A la verdad ninguno fue como Acab, que así se vendiese a hacer lo malo delante de los ojos de Jehová: porque Jezabel su mujer le incitaba.
26 Ahav RAB'bin İsrail halkının önünden kovduğu Amorlular'ın her yaptığına uyarak putların ardınca yürüdü ve iğrenç işler yaptı.–
El fue en grande manera abominable, caminando en pos de los ídolos, conforme a todo lo que hicieron los Amorreos, a los cuales lanzó Jehová delante de los hijos de Israel.
27 Ahav bu sözleri dinledikten sonra, giysilerini yırttı, çula sarınıp oruç tutmaya başladı. Çul içinde yatıp kalkarak, alçakgönüllü bir yol tuttu.

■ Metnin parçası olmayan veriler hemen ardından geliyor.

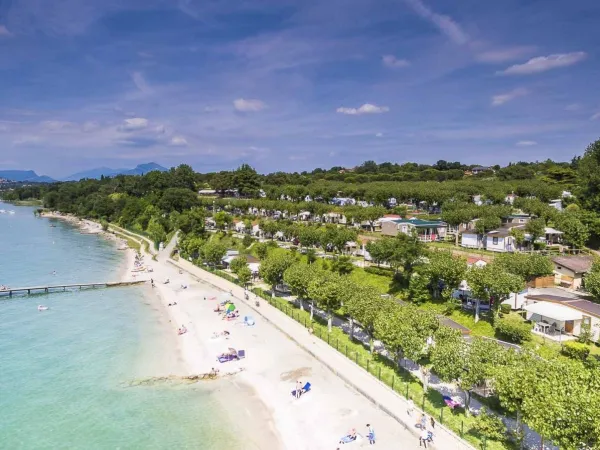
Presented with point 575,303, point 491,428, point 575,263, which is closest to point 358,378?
point 491,428

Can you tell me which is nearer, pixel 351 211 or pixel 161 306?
pixel 161 306

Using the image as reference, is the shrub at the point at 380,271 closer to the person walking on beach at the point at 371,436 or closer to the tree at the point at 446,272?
the tree at the point at 446,272

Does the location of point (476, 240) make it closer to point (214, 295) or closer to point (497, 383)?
point (214, 295)

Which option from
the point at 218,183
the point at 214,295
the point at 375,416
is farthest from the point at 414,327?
the point at 218,183

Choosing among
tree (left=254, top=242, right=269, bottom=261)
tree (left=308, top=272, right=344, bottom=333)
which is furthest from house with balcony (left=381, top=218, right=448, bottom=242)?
tree (left=308, top=272, right=344, bottom=333)

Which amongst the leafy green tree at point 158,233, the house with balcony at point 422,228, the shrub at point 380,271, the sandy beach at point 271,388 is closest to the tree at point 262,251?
the sandy beach at point 271,388

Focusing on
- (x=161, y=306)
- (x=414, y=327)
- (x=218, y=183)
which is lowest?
(x=161, y=306)

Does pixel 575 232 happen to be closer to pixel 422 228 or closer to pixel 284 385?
pixel 422 228
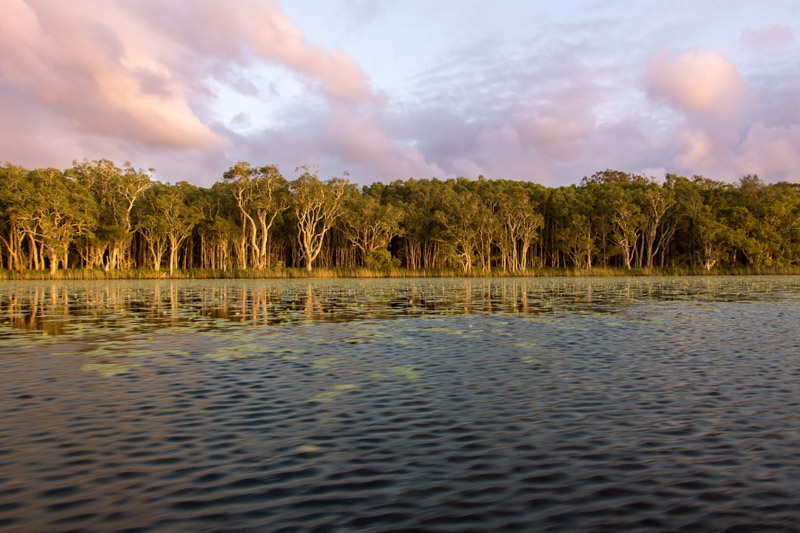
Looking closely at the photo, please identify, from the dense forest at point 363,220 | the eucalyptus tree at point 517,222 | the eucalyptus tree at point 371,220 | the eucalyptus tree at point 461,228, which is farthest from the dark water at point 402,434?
the eucalyptus tree at point 517,222

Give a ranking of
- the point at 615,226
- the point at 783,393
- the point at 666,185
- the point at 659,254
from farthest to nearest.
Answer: the point at 659,254, the point at 666,185, the point at 615,226, the point at 783,393

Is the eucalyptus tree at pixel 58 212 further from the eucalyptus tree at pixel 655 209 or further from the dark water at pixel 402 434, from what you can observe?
the eucalyptus tree at pixel 655 209

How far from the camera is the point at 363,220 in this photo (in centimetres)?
10138

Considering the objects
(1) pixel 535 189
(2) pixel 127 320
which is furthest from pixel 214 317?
(1) pixel 535 189

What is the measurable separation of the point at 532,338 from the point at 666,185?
110 m

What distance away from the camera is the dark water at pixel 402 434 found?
5.64 m

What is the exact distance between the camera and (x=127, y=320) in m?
23.2

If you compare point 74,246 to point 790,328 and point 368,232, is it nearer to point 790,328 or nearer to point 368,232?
point 368,232

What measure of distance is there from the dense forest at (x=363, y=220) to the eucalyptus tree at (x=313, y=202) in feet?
0.84

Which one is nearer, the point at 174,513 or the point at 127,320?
the point at 174,513

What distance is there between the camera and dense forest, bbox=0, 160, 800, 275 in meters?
91.8

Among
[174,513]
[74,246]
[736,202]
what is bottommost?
[174,513]

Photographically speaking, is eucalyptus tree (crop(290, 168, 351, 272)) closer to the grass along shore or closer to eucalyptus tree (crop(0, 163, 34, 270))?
the grass along shore

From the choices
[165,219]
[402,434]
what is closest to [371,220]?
[165,219]
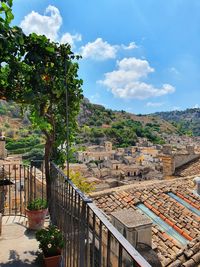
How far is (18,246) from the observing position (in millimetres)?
4234

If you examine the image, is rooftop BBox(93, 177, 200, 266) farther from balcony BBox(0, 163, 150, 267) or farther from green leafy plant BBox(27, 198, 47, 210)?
balcony BBox(0, 163, 150, 267)

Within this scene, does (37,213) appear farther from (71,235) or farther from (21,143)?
(21,143)

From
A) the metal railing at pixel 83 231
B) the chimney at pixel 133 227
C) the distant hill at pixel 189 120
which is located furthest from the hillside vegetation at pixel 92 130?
the metal railing at pixel 83 231

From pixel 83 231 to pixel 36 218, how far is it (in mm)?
2196

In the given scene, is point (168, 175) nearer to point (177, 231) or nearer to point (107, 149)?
point (177, 231)

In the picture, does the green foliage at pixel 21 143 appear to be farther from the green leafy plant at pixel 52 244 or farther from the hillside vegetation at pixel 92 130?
the green leafy plant at pixel 52 244

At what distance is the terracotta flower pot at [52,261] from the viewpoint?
11.5 feet

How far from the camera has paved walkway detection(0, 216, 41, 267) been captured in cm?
375

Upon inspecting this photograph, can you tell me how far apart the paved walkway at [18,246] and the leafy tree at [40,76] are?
111cm

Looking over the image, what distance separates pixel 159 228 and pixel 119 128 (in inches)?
3454

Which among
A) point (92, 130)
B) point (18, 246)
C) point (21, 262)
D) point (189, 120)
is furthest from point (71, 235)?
point (189, 120)

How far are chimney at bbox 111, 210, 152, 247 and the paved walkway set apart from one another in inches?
68.8

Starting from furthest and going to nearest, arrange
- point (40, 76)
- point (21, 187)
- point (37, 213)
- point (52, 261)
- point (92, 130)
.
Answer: point (92, 130) < point (21, 187) < point (37, 213) < point (40, 76) < point (52, 261)

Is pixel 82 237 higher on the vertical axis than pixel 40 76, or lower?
lower
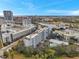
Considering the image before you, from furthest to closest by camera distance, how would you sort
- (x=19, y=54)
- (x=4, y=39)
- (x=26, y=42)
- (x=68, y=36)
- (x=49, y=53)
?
(x=68, y=36) → (x=4, y=39) → (x=26, y=42) → (x=19, y=54) → (x=49, y=53)

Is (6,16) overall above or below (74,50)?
above

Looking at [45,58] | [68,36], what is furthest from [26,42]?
[68,36]

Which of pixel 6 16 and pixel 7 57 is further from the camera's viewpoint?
pixel 6 16

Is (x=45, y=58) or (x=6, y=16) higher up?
(x=6, y=16)

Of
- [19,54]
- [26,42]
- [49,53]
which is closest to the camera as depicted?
[49,53]

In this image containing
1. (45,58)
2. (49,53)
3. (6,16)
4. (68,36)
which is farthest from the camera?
(6,16)

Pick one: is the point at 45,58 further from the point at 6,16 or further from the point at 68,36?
the point at 6,16

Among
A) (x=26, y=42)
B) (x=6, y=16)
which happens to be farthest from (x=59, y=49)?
(x=6, y=16)

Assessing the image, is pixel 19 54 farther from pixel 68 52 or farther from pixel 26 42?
pixel 68 52

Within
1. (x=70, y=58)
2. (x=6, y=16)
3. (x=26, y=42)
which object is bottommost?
(x=70, y=58)
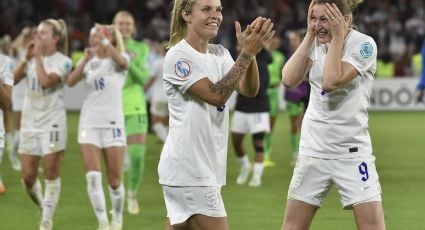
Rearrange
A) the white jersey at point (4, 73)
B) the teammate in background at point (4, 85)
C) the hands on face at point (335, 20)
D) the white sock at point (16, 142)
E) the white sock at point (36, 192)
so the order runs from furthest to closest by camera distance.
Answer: the white sock at point (16, 142), the white sock at point (36, 192), the white jersey at point (4, 73), the teammate in background at point (4, 85), the hands on face at point (335, 20)

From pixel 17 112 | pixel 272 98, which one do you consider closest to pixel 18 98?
pixel 17 112

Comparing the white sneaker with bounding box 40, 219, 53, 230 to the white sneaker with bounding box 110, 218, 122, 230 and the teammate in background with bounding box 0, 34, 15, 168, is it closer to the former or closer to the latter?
the white sneaker with bounding box 110, 218, 122, 230

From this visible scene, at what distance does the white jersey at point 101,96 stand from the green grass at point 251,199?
3.80ft

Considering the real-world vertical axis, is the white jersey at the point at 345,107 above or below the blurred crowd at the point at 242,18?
above

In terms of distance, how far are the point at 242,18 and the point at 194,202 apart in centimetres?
2553

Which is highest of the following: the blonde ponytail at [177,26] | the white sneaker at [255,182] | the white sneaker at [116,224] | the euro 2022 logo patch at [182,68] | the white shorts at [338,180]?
the blonde ponytail at [177,26]

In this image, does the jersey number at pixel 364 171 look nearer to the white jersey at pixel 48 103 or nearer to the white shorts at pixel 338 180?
the white shorts at pixel 338 180

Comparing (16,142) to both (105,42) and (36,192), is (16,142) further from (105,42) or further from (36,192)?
(105,42)

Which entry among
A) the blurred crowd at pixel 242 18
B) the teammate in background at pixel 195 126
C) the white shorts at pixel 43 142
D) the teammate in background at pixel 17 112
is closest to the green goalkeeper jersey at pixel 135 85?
the white shorts at pixel 43 142

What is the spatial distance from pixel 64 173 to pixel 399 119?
12.5 meters

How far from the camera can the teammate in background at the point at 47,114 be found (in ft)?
30.1

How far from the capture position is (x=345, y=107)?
616 cm

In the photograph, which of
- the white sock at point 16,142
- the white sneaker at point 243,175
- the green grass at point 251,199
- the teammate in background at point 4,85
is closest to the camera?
the teammate in background at point 4,85

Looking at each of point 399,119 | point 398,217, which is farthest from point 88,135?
point 399,119
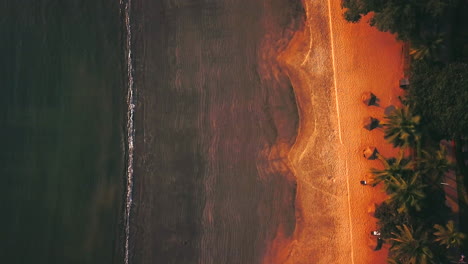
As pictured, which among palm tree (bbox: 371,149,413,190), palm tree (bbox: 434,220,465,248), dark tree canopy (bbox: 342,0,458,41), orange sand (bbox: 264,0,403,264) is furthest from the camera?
orange sand (bbox: 264,0,403,264)

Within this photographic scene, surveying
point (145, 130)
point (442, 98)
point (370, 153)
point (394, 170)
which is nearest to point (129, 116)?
point (145, 130)

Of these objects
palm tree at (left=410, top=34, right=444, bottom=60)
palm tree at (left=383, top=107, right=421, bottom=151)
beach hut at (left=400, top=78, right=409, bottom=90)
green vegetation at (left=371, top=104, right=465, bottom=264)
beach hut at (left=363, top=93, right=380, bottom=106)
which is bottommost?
green vegetation at (left=371, top=104, right=465, bottom=264)

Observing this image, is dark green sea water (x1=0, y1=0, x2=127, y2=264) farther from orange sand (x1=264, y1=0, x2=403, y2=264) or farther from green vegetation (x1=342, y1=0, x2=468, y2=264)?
green vegetation (x1=342, y1=0, x2=468, y2=264)

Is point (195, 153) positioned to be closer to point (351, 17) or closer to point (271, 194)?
point (271, 194)

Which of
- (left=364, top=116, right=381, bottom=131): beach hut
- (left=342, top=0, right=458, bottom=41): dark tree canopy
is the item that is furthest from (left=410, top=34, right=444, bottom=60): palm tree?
(left=364, top=116, right=381, bottom=131): beach hut

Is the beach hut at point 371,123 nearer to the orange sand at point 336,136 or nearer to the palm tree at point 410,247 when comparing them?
the orange sand at point 336,136

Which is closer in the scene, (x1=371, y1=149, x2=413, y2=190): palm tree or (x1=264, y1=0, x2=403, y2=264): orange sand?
(x1=371, y1=149, x2=413, y2=190): palm tree

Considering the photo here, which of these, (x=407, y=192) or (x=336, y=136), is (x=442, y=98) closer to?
(x=407, y=192)

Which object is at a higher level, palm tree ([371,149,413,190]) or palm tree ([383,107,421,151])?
palm tree ([383,107,421,151])
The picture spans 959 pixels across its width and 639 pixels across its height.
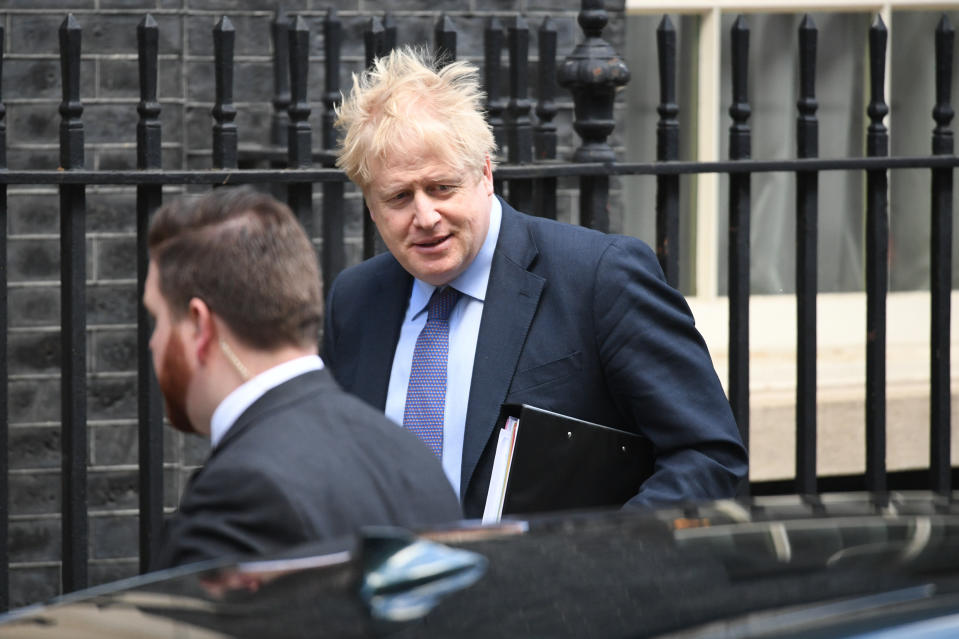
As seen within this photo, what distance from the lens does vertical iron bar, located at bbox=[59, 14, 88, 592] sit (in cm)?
365

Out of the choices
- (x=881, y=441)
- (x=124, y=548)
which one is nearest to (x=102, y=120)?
(x=124, y=548)

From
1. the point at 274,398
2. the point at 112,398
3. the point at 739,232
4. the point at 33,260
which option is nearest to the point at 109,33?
the point at 33,260

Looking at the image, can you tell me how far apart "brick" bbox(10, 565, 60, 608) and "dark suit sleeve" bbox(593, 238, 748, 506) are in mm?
2903

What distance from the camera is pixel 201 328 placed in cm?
220

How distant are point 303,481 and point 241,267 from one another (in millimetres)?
374

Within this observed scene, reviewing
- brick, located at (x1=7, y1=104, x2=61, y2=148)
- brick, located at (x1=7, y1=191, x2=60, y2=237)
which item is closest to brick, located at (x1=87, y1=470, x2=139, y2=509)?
brick, located at (x1=7, y1=191, x2=60, y2=237)

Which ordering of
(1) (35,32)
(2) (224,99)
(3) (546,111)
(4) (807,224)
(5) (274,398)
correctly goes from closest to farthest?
(5) (274,398) → (2) (224,99) → (3) (546,111) → (4) (807,224) → (1) (35,32)

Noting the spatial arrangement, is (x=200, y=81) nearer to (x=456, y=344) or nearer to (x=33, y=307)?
(x=33, y=307)

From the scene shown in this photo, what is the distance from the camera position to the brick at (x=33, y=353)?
5.12m

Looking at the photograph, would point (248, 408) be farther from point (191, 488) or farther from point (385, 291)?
point (385, 291)

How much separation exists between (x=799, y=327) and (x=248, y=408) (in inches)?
91.3

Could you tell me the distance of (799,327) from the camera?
4.12 metres

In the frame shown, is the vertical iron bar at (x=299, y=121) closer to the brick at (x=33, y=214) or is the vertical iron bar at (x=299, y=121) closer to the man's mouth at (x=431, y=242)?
the man's mouth at (x=431, y=242)

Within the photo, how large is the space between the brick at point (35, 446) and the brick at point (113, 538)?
265 millimetres
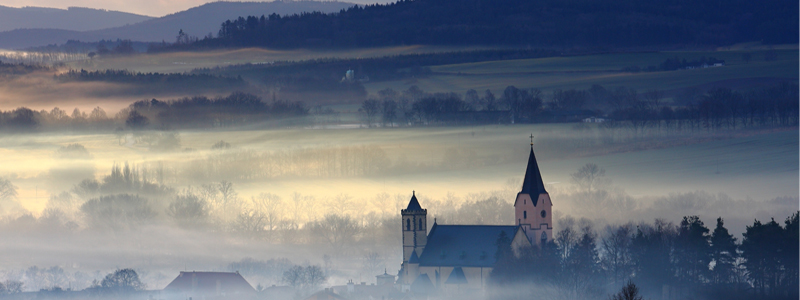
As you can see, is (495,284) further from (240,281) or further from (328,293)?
(240,281)

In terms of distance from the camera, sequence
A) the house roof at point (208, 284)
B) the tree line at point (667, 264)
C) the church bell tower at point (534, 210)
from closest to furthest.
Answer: the tree line at point (667, 264) < the church bell tower at point (534, 210) < the house roof at point (208, 284)

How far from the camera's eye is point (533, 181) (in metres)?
164

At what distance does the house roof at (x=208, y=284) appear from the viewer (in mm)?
180375

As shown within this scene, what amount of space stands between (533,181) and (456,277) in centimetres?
1314

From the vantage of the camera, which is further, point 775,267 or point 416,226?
point 416,226

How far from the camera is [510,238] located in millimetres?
161125

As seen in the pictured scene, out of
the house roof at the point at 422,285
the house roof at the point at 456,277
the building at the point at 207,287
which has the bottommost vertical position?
the building at the point at 207,287

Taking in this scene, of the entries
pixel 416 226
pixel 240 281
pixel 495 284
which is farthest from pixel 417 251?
pixel 240 281

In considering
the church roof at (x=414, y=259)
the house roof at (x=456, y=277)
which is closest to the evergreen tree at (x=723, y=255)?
the house roof at (x=456, y=277)

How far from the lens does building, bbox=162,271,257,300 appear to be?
179 m

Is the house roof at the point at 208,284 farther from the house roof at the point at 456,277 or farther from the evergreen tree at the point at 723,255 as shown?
the evergreen tree at the point at 723,255

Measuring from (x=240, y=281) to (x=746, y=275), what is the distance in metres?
68.4

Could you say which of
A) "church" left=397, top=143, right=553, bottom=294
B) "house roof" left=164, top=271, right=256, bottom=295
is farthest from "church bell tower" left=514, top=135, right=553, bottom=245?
"house roof" left=164, top=271, right=256, bottom=295

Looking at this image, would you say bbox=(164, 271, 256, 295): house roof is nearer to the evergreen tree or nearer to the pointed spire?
the pointed spire
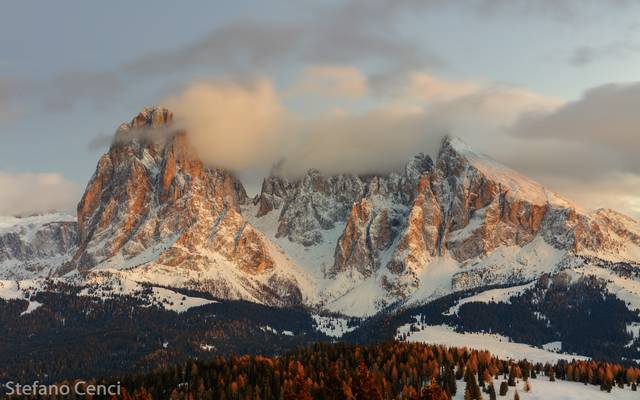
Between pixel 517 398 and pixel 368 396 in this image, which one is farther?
pixel 517 398

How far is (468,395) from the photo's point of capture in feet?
644

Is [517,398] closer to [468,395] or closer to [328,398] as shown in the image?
[468,395]

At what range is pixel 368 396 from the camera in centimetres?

Y fue, cuando Acab oyó estas palabras, rompió sus vestidos, y puso saco sobre su carne, y ayunó, y durmió en saco, y anduvo humillado.
28 RAB, Tişbeli İlyas'a şöyle dedi:
Entonces fue palabra de Jehová a Elías Tesbita, diciendo:
29 “Ahav'ın önümde ne denli alçakgönüllü davrandığını gördün mü? Bu alçakgönüllülüğünden ötürü yaşamı boyunca ben de onu sıkıntıya sokmayacağım. Ama oğlunun zamanında ailesine sıkıntı vereceğim.”
¿No has visto como Acab se ha humillado delante de mí? Pues por cuanto se ha humillado delante de mí, no traeré el mal en sus días, en los días de su hijo traeré el mal sobre su casa.